» DOCUMENT PASSAGE
++++++++++
Tribes present their case

Published Dec 14, 2003

By DYLAN DARLING

Klamath Tribal Chairman Allen Foreman faced a mostly skeptical crowd of about 150 people Saturday in Klamath Falls as he made a case for re-establishing the Tribes' reservation that was abolished by the federal government nearly 50 years ago.

About 100 people demonstrated outside to protest the idea, while plain-clothes police officers sat among the crowd inside. The gathering inside included about 30 tribal members.

While the mood was tense at times, the meeting was orderly and concluded abruptly.

Speaking to a crowd packed inside the Mabel Liskey Henzel Pavilion, Foreman outlined why the Tribes want 690,000 acres of national forest land, and how they would manage it.

Foreman said federal termination in 1954 devastated the Klamath Tribes, which he said had been one of the most prosperous tribes in the country.

"It was like a plague," he said.
++++++++++
» RECORDED INFORMATION
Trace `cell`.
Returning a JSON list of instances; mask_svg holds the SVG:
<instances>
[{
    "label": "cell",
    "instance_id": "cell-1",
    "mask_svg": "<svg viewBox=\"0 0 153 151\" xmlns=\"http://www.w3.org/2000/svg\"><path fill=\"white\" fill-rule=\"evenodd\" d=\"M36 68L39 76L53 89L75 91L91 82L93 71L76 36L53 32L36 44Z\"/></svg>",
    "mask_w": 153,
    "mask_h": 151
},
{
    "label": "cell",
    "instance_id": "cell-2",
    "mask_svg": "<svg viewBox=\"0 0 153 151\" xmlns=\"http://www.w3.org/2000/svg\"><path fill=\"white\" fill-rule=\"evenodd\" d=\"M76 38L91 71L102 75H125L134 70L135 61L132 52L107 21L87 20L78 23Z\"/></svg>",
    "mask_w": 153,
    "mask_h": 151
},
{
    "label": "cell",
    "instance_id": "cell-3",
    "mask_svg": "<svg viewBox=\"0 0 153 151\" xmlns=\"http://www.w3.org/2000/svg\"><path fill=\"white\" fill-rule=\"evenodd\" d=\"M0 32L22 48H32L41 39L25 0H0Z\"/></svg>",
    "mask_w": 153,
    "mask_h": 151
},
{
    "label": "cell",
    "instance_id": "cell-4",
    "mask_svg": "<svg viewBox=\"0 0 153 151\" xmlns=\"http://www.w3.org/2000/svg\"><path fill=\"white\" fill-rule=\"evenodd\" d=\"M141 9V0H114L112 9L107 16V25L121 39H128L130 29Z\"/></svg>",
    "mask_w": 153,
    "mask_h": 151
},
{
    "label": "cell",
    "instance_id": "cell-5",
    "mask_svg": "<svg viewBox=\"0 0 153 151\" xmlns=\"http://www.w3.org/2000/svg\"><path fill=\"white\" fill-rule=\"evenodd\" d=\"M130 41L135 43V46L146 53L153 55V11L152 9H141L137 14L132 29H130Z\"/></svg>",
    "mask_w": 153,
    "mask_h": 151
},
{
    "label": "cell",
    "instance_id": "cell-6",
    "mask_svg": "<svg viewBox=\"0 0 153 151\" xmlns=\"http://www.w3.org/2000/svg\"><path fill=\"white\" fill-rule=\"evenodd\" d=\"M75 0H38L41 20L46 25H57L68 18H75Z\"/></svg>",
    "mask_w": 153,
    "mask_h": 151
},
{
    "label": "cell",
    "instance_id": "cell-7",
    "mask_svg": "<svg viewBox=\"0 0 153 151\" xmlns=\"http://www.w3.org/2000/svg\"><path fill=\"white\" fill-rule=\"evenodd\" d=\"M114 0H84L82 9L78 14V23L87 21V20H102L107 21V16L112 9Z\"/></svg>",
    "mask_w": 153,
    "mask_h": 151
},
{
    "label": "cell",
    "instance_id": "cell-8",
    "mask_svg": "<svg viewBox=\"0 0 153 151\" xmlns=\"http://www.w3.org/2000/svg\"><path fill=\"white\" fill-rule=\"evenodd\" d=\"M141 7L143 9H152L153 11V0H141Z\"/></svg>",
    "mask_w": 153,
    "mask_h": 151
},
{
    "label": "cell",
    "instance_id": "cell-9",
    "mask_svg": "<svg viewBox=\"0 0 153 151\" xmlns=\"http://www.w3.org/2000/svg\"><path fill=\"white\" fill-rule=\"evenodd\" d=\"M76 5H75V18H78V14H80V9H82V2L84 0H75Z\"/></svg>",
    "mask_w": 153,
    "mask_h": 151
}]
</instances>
++++++++++
» REQUIRED ACTIONS
1. According to the article on the Klamath Tribes, how many acres of national forest land do the Tribes want?
2. In the Klamath Tribes article, copy word for word the passage from "Speaking to a" to "would manage it.".

» TASK-BY-TASK SOLUTIONS
1. 690,000 acres

2.
Speaking to a crowd packed inside the Mabel Liskey Henzel Pavilion, Foreman outlined why the Tribes want 690,000 acres of national forest land, and how they would manage it.